The Star and Silverman requested these records while reporting a year-long project, State of Denial, co-published with the non-profit investigative newsroom, ProPublica, as part of their Local Reporting Network. Silverman wanted to examine rejection rates for people with intellectual and developmental disabilities applying for long term care through AHCCCS, the state’s Medicaid agency. The database information was an essential element in her reporting.

State of Denial went on to win a President’s Award from Lee Enterprises and was a finalist for several national reporting awards. Silverman was named 2020’s Virg Hill Journalist of the Year by the Arizona Press Club for her work on the project.

Silverman and the Daily Star were represented throughout the legal process by the First Amendment Clinic at Arizona State University’s Sandra Day O’Connor College of Law.

AZ Republic: Gateway Pundit wins $175K settlement over election press pass

The Arizona Republic has reported that the controversial news website Gateway Pundit “will receive a $175,000 settlement from Maricopa County after a federal appeals court ruled that officials erred in barring a writer for the website from attending on-site election news conferences last year.”

Gregg Leslie, director of ASU College of Law’s First Amendment Clinic, had testified as an expert witness in the hearing at the U.S. District Court in this case that the reporter for the Gateway Pundit was acting as a journalist and deserved to be given credentials during November’s vote count.

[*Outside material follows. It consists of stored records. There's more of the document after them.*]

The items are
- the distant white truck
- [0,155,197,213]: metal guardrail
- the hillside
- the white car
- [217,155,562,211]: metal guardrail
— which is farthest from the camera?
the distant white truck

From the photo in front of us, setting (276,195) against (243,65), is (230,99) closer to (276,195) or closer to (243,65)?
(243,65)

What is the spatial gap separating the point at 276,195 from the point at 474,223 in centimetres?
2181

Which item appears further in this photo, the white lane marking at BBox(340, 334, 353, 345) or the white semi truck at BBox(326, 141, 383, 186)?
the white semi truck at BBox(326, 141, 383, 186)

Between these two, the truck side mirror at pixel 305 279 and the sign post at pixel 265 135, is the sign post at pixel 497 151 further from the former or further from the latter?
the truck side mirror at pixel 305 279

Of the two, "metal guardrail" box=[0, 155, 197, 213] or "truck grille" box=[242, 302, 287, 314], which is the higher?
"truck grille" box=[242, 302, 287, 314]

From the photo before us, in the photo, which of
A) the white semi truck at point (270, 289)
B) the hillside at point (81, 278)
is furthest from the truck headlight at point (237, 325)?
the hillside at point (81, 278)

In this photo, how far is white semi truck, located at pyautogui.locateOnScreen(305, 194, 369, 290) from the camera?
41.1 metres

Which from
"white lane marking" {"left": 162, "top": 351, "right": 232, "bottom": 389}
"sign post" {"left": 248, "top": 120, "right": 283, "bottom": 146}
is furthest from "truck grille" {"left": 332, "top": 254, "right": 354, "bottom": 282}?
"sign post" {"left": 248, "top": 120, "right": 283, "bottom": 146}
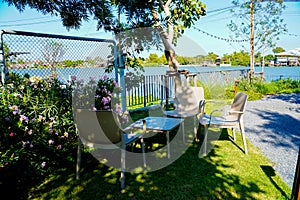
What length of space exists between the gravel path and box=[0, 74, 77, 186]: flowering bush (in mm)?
2857

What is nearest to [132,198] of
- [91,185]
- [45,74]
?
[91,185]

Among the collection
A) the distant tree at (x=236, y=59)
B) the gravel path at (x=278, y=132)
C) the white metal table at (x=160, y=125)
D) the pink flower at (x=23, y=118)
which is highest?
the distant tree at (x=236, y=59)

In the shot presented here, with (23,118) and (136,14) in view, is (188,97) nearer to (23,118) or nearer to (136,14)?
(136,14)

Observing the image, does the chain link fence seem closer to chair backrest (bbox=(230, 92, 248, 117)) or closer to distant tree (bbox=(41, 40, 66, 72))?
distant tree (bbox=(41, 40, 66, 72))

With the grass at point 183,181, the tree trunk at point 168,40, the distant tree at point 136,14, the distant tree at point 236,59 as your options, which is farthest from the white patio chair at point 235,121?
the distant tree at point 236,59

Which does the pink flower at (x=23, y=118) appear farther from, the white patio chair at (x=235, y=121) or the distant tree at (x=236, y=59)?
the distant tree at (x=236, y=59)

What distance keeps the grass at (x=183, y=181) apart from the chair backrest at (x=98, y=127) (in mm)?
522

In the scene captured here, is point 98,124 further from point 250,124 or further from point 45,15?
point 250,124

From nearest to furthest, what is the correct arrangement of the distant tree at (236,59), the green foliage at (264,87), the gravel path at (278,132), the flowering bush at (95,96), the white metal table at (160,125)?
the gravel path at (278,132) < the white metal table at (160,125) < the flowering bush at (95,96) < the green foliage at (264,87) < the distant tree at (236,59)

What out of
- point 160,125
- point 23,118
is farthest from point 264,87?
point 23,118

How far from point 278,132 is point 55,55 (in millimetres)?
4450

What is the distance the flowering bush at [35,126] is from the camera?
89.7 inches

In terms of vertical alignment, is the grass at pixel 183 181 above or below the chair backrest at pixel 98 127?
below

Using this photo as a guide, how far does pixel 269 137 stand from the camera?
13.3 feet
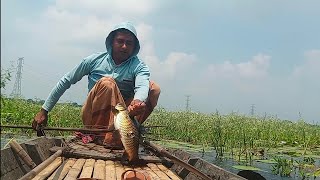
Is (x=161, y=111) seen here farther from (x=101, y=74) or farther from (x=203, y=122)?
(x=101, y=74)

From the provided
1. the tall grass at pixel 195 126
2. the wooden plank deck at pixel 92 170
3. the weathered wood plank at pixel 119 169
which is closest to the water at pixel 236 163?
the tall grass at pixel 195 126

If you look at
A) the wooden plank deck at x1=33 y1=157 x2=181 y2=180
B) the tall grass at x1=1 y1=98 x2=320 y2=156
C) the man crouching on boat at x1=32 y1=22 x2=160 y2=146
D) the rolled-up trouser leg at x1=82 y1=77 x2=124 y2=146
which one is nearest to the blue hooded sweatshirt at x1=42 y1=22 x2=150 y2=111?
the man crouching on boat at x1=32 y1=22 x2=160 y2=146

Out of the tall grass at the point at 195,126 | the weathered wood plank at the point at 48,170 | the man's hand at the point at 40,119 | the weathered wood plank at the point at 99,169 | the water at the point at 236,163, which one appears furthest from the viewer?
the tall grass at the point at 195,126

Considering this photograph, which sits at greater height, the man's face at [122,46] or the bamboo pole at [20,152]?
the man's face at [122,46]

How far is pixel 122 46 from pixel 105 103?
2.32 feet

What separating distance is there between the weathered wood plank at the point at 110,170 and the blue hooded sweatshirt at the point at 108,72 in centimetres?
108

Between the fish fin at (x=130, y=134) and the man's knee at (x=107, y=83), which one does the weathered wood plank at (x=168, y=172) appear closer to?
the fish fin at (x=130, y=134)

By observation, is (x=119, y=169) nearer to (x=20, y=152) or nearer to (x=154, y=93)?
(x=20, y=152)

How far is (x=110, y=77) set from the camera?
4.02 metres

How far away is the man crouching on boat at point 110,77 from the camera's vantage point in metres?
4.08

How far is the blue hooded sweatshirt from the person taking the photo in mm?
4285

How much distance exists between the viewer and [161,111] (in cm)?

AZ high court improves media access during pandemic

In response to a request from the First Amendment Clinic for greater access for the news media to courtroom hearings and trials during the pandemic, state Supreme Court Chief Justice Robert Brutinel revised the statewide policy to state that “judicial leadership should authorize admission of a media observer or a representative of a media pool to in-person proceedings to the extent possible.”

The previous policy had not mentioned the news media in the section about who could be allowed into a court proceeding, leaving telephonic access as the only option for reporters.

Brutinel responded to the clinic last week after the clinic had submitted written comments about concerns with media access. “During this health emergency, I meet frequently with the presiding judges from around the state and have discussed with them the importance of allowing media attendance whenever possible,” Brutinel wrote. “While I have verbally advised the presiding judges, additionally, I have revised the Health Emergency Administrative Order as reflected in the enclosed Order.”

See more coverage in the Arizona Daily Independent.

(Note: as of 11/25, the new policy is not yet available from the Supreme Court’s Administrative Orders page, which is currently being restored after an attack on the server.)

Supreme Court considers access to trials, juror names

Superior Court case: State v. Wilson, No. S0200-CR2017-00516 (Cochise Cty. Super. Ct.)

Supreme Court case: Morgan v. Dickerson, No. CV-20-0285-SA

Roger Wilson
Roger Wilson

The First Amendment Clinic has been watching how the pandemic affects access to justice, and particularly how the necessary restrictions on the process to accommodate distancing might interfere with an open and public trial. Now, these issues have suddenly ended up at the Supreme Court, after it granted our petition for expedited consideration of some limiting orders in a murder trial in Cochise County.

The Roger Wilson murder trial included an order from the judge excluding all media from the courtroom, reading the Supreme Court’s Administrative Order (which is encourages public and media access to the greatest extent possible) to not include the news media, or even a pool representative, as the “necessary persons” who can be in the courtroom. In addition, the judge said that all jurors would be identified only by numbers, with their names permanently kept from the public. We are appealing both parts of that order.